Brown v. Board of Education of Topeka
Felix Frankfurter (1882-1965)
Annotated draft decree regarding
Brown v. Board of Education of Topeka,
April 8, 1955
Page 2
Manuscript Division

The deliberations of the Supreme Court in its landmark case of 1954, Brown v. Board of Education of Topeka, which found school segregation to be unconstitutional, are well documented in the Library's manuscript collections.

After the Brown opinion was announced, the Court heard additional arguments during the following term on the decree implementing the ruling.
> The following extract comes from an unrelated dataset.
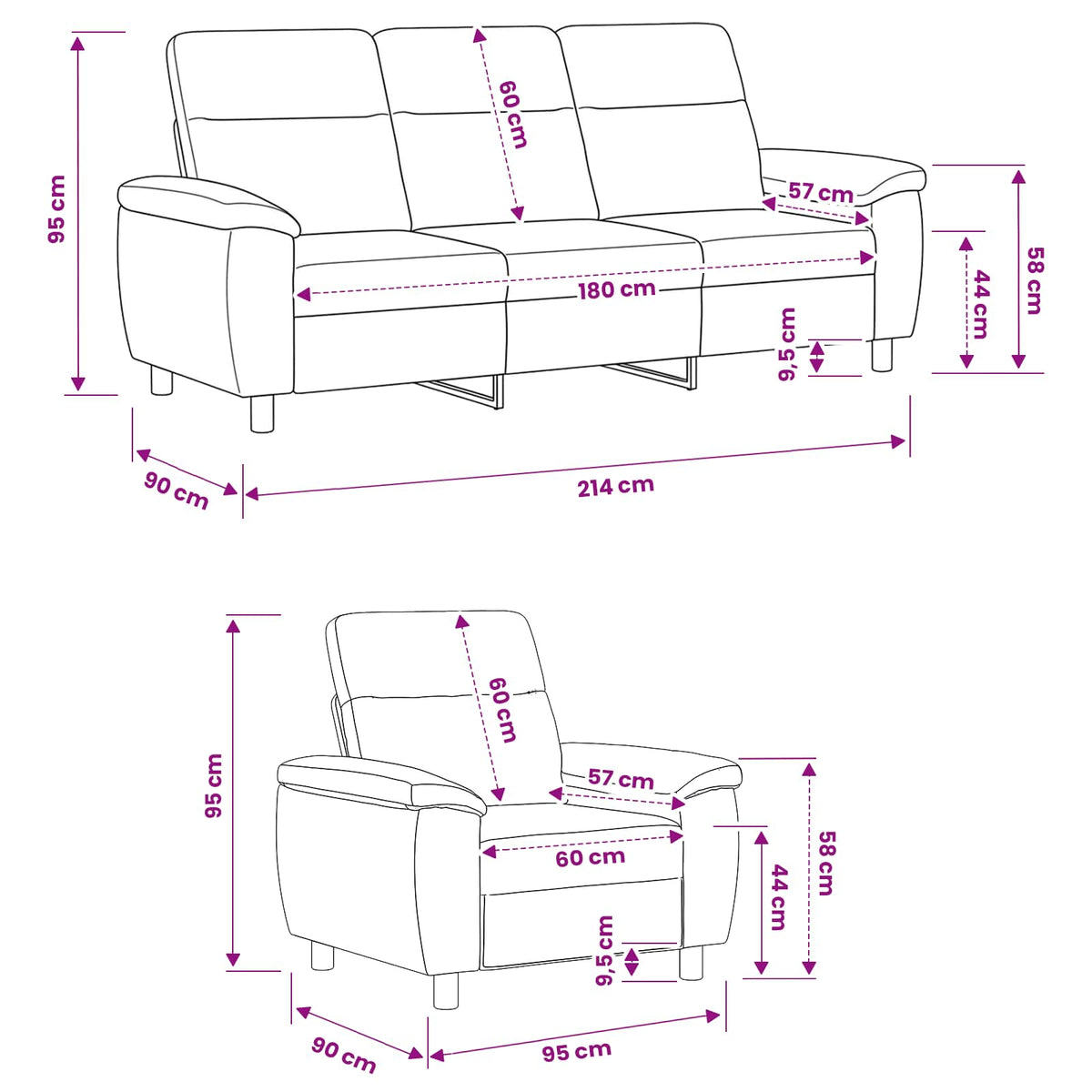 Ensemble de Canapés 2 pcs Gris foncé Tissu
While the NAACP lawyers had proposed to use the word "forthwith" to achieve an accelerated desegregation timetable, Chief Justice Earl Warren adopted Justice Felix Frankfurter's suggestion to use a phrase associated with the revered Oliver Wendell Holmes, "with all deliberate speed." Shortly after Warren retired from the Court he acknowledged that "all deliberate speed" was chosen as a benchmark because "there were so many blocks preventing an immediate solution of the thing in reality that the best we could look for would be a progression of action."

It became clear over time that critics of desegregation were using the doctrine to delay compliance with Brown, and in 1964 Justice Hugo Black declared in a desegregation opinion that "the time for mere 'deliberate speed' has run out." This draft decree with Frankfurter's own changes in pencil, along with related unique documents in the Frankfurter and Warren papers, has helped scholars analyze the evolution of the Brown case.